Singapore’s former Transport Minister, S. Iswaran, is facing court charges for graft, according to the anti-corruption agency, marking one of the most significant cases involving a minister in the Asian financial hub in decades. The Corrupt Practices Investigation Bureau (CPIB) stated in a release that Iswaran, arrested in July last year, allegedly received kickbacks totaling S$384,340.98 ($286,181) from property tycoon Ong Beng Seng, with the intention of advancing Ong’s business interests.

Charge sheets reveal various favors, including tickets to football matches, musicals, flights on Ong’s private plane, and tickets to the Singapore Formula 1 Grand Prix. Iswaran served as an advisor to the Grand Prix’s steering committee, while Ong owns the race’s rights.

The CPIB has leveled a total of 27 charges against Iswaran, encompassing corruption and obstructing the course of justice.

In his resignation letter, published by the prime minister’s office, Iswaran vehemently denied the charges, expressing his commitment to “focus on clearing my name.” If convicted, he faces a potential fine of up to S$100,000 or seven years in prison.

As of now, there has been no response to emails seeking comments from Ong’s office.
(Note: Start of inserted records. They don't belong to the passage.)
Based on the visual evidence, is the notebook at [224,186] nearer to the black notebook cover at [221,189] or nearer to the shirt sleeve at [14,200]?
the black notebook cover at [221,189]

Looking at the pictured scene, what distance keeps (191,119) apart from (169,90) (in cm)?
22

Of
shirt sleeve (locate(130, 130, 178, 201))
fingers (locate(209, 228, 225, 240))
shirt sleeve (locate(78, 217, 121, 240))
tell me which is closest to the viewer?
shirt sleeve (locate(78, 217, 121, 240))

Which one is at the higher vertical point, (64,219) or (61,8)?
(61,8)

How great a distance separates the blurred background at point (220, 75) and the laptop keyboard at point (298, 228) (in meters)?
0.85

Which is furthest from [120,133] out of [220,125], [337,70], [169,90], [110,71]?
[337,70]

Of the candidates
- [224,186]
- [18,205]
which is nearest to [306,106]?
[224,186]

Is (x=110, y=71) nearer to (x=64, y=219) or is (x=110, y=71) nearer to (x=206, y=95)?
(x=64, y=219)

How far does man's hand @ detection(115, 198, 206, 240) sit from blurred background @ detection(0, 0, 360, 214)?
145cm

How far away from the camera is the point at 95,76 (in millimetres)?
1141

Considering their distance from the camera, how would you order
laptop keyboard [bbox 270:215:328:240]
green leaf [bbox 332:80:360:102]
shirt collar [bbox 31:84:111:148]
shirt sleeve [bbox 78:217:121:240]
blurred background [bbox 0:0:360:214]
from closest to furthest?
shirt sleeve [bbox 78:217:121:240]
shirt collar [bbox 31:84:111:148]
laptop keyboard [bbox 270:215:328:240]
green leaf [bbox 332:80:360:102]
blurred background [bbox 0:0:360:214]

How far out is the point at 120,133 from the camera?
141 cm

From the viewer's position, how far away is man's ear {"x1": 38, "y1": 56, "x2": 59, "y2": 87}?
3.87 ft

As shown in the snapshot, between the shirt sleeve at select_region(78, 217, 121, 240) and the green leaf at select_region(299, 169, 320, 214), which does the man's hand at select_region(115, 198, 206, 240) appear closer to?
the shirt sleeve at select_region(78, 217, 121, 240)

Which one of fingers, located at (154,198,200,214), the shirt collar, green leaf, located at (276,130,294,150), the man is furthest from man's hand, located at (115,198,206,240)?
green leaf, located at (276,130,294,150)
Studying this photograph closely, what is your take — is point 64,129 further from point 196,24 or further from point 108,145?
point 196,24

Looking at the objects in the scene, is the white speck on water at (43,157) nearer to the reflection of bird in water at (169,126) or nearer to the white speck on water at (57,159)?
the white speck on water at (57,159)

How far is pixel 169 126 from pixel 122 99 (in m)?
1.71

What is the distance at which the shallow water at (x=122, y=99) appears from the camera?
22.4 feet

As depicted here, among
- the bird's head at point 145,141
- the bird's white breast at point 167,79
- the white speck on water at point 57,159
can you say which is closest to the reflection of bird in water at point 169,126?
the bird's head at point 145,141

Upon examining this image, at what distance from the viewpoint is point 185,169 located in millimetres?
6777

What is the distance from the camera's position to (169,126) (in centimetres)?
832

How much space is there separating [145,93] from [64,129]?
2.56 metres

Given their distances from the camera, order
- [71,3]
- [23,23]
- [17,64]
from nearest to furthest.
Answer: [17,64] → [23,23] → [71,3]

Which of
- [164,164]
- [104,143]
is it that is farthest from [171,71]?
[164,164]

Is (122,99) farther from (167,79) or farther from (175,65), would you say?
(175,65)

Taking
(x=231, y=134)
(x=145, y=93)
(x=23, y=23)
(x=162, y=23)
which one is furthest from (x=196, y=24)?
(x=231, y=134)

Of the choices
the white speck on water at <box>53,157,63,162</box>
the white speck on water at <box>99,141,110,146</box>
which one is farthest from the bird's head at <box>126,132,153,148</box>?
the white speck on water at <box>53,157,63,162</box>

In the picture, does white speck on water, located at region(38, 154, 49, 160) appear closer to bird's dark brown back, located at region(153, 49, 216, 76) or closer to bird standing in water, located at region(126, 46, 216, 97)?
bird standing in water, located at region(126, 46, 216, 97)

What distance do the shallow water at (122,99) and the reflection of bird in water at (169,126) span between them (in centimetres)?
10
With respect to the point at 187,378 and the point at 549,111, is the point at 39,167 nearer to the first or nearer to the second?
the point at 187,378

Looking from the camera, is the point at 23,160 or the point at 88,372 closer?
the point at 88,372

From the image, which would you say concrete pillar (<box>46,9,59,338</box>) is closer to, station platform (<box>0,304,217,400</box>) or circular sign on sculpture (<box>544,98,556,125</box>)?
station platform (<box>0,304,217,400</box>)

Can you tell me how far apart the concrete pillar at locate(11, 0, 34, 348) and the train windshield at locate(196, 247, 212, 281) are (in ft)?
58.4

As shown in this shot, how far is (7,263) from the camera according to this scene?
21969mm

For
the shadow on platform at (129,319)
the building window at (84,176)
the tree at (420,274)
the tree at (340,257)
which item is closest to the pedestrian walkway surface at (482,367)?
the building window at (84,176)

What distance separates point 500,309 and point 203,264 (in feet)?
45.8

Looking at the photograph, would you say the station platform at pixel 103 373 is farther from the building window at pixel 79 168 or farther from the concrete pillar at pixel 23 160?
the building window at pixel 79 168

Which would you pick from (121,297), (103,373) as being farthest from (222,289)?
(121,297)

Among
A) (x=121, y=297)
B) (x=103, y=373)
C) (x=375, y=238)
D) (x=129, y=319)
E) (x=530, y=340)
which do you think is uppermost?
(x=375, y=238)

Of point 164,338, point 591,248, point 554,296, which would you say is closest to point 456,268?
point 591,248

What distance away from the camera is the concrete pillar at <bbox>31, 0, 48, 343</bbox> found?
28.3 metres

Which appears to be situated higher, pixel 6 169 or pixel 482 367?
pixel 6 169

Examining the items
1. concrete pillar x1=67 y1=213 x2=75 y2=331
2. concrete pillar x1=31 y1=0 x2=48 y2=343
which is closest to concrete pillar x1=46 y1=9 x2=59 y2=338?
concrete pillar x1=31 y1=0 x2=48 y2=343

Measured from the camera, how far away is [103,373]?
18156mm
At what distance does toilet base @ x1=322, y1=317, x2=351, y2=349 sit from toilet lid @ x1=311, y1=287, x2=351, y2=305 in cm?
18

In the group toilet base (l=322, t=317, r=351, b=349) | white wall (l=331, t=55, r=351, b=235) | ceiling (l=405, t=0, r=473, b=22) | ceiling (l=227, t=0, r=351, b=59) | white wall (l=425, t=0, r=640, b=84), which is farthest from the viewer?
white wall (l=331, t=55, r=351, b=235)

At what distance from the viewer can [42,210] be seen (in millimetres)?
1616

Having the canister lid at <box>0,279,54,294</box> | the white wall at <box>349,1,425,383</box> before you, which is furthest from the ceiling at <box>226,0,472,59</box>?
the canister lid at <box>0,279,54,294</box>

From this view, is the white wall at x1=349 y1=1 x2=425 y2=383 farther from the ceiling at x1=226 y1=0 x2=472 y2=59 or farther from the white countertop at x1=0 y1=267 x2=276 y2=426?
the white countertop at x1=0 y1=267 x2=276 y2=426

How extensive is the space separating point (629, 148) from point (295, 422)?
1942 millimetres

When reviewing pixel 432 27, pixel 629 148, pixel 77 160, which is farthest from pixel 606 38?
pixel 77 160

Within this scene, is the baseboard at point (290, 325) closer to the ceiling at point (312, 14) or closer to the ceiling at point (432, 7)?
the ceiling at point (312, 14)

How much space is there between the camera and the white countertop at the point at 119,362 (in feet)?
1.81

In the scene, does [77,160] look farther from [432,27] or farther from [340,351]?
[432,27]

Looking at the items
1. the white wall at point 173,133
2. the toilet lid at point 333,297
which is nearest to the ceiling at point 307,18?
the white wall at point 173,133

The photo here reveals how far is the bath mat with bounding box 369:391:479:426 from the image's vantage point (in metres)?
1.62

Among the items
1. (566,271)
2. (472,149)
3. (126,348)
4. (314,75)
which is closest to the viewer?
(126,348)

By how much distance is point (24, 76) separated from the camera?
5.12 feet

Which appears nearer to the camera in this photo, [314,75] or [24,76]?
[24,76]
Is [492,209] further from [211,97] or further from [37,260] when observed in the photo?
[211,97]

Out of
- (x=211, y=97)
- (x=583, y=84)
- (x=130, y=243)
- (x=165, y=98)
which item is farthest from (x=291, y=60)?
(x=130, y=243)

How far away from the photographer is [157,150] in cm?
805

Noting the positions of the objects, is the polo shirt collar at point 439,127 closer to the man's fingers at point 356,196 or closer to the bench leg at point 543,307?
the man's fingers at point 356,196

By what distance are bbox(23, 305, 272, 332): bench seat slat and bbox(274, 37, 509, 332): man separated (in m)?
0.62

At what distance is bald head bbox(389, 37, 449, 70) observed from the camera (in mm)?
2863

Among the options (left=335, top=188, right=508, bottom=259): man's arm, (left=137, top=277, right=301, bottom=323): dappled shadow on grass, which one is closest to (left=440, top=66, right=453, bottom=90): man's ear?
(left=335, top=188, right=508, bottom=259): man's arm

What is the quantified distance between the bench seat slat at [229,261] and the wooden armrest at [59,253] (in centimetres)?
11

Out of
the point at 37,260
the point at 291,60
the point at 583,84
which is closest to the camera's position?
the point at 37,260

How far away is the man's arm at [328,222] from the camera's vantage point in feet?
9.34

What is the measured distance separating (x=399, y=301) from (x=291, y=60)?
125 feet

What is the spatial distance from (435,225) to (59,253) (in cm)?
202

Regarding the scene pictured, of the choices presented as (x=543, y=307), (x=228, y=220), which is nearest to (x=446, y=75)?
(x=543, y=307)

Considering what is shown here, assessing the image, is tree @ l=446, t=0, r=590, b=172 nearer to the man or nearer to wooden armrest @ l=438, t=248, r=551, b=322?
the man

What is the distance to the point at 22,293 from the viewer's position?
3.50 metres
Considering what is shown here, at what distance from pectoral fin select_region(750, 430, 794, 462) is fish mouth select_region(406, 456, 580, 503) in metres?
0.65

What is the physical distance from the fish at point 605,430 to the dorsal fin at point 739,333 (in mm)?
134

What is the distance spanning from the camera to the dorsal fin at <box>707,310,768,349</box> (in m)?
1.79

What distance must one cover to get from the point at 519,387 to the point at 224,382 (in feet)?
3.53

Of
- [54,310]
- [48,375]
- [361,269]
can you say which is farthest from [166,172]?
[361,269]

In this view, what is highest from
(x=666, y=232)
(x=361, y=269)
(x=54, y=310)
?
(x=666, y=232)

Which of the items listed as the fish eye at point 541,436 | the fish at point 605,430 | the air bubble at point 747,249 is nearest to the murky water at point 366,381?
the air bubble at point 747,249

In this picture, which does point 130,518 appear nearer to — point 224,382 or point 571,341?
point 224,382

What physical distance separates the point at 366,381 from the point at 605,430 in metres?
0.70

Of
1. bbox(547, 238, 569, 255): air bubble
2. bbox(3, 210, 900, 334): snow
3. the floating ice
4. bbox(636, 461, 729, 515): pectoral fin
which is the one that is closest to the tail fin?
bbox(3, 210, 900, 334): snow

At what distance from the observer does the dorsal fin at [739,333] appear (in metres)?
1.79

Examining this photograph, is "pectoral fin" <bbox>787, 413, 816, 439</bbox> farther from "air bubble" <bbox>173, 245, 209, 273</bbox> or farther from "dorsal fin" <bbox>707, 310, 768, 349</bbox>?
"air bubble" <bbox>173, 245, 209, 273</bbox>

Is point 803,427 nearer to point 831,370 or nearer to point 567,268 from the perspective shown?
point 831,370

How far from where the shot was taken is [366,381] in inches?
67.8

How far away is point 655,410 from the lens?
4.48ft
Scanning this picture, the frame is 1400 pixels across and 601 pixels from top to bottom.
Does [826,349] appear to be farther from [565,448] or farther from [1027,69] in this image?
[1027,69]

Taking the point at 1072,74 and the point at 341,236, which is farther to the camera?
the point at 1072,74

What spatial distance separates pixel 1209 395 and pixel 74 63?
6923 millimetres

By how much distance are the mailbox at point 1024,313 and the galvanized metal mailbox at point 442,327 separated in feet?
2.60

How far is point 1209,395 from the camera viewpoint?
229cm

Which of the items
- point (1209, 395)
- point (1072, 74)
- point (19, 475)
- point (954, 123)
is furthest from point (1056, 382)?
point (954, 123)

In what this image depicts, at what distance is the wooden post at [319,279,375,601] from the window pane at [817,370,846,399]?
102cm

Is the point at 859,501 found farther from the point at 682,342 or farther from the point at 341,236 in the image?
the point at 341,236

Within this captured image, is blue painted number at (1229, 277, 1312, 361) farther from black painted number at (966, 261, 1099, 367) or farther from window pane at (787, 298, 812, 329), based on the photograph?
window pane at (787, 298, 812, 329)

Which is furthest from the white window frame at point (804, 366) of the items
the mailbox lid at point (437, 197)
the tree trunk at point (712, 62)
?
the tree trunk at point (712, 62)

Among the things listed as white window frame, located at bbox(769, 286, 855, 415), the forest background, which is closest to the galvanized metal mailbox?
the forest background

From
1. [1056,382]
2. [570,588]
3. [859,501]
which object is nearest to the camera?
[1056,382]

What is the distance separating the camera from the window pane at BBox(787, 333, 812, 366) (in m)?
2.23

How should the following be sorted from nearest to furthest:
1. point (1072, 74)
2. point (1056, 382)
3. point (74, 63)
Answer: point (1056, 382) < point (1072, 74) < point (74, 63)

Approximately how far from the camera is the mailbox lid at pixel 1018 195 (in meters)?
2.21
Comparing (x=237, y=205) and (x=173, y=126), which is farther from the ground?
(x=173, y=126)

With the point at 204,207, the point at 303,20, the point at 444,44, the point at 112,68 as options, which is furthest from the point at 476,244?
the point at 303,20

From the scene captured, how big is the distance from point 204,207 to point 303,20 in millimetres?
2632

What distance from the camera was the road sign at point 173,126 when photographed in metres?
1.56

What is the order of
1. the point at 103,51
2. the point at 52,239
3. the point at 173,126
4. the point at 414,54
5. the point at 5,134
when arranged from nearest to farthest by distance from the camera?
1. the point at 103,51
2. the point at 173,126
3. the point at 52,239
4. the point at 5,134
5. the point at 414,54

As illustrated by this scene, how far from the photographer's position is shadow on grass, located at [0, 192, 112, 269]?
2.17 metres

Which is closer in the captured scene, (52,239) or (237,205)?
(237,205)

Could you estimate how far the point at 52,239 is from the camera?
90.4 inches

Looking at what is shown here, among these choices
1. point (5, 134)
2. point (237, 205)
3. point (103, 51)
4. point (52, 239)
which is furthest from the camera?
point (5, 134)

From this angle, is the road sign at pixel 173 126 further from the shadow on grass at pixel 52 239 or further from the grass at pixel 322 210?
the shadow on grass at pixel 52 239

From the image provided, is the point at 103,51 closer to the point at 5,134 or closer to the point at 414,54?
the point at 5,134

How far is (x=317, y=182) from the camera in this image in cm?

Despite being arrested in July in connection with the corruption probe, Ong has not been formally charged.

The case has captivated Singapore, renowned for its clean government and infrequent graft scandals involving political leaders. The country’s civil servants receive substantial salaries to deter corruption, with many cabinet ministers earning over S$1 million annually.

Transparency International’s 2022 Corruption Perceptions Index ranked Singapore as the fifth least corrupt country among 180 nations.

Iswaran, 61, entered Prime Minister Lee Hsien Loong’s cabinet as a junior minister in 2006, progressing through various portfolios before assuming the role of transport minister in May 2021.

The last corruption case involving a minister in Singapore dates back to 1986 when a national development minister was investigated for alleged bribery. The minister passed away before facing charges in court.

With Singapore scheduled to hold elections by 2025, the ruling People’s Action Party (PAP) acknowledged the impact of the graft probe and the resignations of two senior PAP lawmakers in August due to an “inappropriate relationship.”

The PAP is also poised for a leadership transition, with Lee pledging to pass the baton to Deputy Prime Minister Lawrence Wong by November. Addressing Iswaran’s case in a November PAP event, Lee emphasized the party’s need to “show Singaporeans and the world that after half a century in government, the PAP’s standards remain as high as ever.”